Records for the exercise -
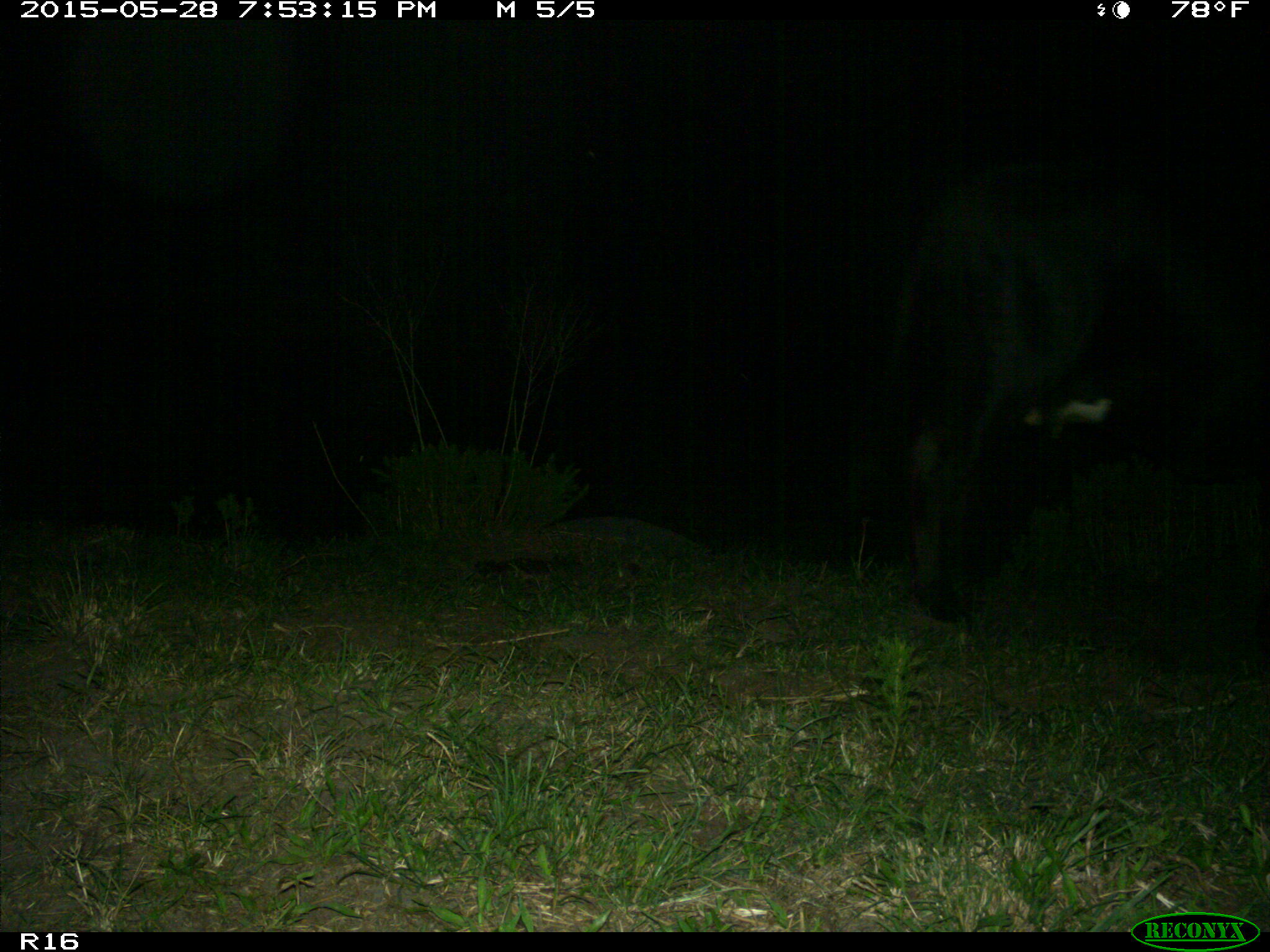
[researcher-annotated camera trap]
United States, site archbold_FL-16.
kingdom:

...

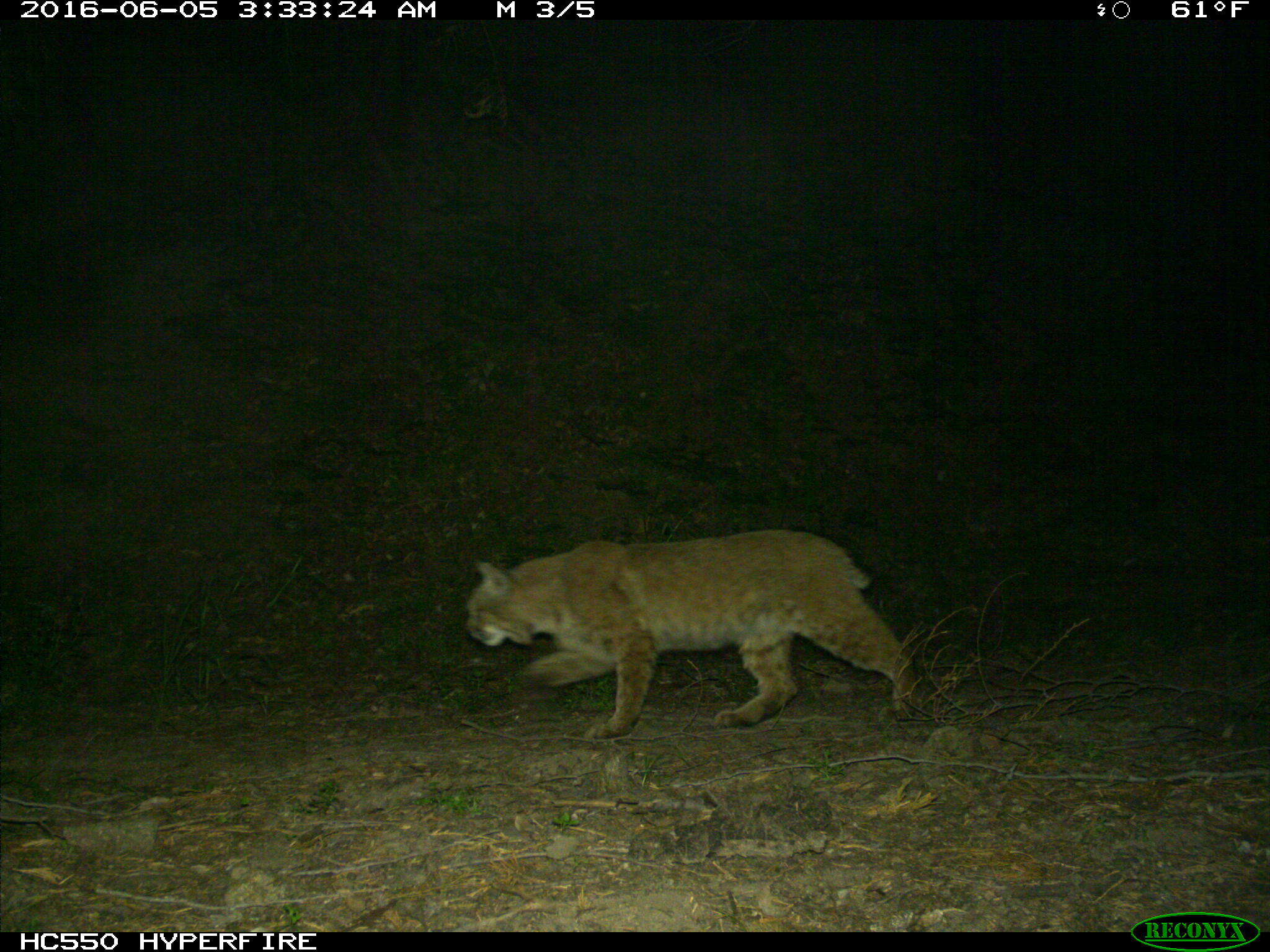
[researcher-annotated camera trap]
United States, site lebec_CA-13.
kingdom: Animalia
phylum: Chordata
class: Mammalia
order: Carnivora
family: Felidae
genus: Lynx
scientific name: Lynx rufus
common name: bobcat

Prompt - From the material above, return every line that contains "site".

Finished exercise -
United States, site archbold_FL-16.
United States, site lebec_CA-13.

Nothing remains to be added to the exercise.